— WORK REQUIRED —
You are asked to filter the data below and copy every line holding "frames".

— MATERIAL PROVIDED —
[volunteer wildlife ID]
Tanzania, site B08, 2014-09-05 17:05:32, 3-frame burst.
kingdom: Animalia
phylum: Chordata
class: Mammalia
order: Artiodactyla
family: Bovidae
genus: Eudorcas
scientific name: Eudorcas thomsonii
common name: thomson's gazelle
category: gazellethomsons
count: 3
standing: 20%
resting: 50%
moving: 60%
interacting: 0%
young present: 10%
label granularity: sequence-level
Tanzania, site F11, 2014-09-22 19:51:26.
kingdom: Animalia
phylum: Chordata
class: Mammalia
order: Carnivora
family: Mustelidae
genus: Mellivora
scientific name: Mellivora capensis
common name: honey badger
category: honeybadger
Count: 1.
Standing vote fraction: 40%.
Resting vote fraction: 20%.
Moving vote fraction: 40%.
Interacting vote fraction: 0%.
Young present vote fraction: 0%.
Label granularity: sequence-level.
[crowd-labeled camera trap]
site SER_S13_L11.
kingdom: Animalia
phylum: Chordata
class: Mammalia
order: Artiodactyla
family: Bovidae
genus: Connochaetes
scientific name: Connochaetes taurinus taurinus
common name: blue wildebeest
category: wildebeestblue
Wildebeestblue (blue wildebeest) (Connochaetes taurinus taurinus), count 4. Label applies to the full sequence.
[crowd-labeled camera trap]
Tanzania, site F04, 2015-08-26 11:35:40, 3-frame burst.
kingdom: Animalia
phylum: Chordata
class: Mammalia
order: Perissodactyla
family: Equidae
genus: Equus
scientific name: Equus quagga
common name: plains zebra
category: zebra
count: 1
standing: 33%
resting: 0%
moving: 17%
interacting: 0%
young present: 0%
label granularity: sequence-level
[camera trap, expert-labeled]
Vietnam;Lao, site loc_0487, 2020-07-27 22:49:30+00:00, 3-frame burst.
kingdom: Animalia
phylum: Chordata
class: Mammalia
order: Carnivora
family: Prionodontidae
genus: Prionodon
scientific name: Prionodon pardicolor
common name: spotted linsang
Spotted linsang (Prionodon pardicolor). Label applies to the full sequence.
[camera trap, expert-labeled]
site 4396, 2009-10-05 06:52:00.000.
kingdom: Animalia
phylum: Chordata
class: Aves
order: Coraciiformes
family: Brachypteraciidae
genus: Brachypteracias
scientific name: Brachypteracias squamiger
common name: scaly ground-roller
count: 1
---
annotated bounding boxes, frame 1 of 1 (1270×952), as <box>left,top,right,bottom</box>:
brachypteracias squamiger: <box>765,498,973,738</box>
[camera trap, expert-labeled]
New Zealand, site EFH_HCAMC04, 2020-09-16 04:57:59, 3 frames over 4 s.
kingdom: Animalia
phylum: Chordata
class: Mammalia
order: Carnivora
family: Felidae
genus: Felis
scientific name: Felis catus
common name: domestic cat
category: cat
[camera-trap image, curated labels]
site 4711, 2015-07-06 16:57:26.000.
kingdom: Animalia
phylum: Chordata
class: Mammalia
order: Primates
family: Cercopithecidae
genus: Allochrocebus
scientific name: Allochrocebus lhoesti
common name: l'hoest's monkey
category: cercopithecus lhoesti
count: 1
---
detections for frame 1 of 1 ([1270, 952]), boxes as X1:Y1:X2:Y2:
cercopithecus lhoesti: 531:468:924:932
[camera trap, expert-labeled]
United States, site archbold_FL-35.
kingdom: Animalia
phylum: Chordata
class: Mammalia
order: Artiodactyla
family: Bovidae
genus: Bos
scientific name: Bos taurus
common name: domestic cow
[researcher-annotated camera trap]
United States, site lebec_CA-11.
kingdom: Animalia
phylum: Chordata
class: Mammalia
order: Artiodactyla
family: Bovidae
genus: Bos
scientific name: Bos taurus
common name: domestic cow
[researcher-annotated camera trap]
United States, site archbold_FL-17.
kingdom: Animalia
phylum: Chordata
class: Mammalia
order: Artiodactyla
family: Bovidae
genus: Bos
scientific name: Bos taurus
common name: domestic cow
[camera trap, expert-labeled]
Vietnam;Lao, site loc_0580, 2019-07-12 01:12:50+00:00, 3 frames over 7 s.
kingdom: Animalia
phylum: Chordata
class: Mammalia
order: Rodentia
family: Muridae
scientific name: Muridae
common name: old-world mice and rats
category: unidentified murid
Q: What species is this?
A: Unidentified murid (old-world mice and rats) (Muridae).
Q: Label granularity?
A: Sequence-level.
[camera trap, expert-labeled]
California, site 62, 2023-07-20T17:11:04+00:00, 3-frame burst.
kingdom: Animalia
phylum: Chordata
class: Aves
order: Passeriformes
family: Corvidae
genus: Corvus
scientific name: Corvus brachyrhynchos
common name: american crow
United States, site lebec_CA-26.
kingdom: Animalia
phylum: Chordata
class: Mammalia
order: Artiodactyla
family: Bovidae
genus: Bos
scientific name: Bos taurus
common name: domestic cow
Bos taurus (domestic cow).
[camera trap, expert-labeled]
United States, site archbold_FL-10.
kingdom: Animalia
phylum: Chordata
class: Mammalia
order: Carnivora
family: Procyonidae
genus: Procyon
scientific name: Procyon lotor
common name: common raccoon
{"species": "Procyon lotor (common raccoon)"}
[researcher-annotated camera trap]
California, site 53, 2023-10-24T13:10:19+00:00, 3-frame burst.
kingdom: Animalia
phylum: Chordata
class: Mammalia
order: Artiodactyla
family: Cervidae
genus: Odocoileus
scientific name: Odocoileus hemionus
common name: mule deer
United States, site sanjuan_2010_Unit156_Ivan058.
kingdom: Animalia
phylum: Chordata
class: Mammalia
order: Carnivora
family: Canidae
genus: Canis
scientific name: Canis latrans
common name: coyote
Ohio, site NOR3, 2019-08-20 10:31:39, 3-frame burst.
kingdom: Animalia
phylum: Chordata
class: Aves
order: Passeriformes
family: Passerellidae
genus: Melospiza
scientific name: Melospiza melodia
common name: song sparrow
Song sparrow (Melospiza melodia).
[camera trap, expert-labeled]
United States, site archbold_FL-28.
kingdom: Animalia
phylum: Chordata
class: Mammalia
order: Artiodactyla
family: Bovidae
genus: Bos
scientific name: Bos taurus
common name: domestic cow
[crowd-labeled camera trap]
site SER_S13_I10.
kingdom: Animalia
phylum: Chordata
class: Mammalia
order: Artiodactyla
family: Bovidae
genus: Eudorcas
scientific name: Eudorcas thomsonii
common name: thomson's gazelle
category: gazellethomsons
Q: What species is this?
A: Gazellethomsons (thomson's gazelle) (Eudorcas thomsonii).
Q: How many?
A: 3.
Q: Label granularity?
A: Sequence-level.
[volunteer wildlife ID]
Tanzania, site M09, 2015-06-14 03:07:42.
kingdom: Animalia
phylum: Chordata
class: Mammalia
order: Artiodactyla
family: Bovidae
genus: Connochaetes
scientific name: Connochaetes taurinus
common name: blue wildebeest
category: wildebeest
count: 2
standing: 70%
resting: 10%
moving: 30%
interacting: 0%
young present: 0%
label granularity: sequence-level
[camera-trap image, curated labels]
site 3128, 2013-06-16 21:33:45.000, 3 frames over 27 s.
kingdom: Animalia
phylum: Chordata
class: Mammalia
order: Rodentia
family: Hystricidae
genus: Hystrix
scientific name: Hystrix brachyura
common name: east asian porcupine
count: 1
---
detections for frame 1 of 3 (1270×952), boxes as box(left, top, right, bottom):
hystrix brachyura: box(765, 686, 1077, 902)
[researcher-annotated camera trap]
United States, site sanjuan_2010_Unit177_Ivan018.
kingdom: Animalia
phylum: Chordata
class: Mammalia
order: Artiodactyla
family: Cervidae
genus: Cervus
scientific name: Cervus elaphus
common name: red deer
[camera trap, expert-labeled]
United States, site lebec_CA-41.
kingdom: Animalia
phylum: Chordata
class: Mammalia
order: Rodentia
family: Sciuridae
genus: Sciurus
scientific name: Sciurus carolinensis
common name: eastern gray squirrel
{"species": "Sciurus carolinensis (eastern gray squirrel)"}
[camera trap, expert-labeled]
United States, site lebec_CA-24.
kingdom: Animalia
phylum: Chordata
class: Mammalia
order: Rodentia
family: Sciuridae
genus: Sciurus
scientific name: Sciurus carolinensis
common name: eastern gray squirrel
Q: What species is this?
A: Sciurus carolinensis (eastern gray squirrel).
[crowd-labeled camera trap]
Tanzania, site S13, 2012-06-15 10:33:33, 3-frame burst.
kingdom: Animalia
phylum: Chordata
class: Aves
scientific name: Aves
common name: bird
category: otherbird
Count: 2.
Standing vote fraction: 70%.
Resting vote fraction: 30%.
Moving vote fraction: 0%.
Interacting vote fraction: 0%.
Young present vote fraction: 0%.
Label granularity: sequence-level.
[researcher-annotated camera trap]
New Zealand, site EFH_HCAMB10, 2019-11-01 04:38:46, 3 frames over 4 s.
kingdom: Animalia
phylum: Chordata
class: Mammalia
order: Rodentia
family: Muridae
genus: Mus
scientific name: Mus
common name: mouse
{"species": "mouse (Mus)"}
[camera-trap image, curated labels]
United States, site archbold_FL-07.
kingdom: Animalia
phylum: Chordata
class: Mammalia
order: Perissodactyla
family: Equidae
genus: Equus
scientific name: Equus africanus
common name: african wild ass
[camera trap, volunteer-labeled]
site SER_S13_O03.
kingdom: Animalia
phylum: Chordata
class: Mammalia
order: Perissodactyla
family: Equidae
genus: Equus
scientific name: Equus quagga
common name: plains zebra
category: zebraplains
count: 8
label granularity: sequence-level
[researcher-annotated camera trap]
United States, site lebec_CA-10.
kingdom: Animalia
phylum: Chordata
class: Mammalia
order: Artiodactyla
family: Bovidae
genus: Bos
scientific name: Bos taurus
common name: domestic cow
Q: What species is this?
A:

— SOLUTION TO THE EXERCISE —
New Zealand, site EFH_HCAMC04, 2020-09-16 04:57:59, 3 frames over 4 s.
Vietnam;Lao, site loc_0580, 2019-07-12 01:12:50+00:00, 3 frames over 7 s.
site 3128, 2013-06-16 21:33:45.000, 3 frames over 27 s.
New Zealand, site EFH_HCAMB10, 2019-11-01 04:38:46, 3 frames over 4 s.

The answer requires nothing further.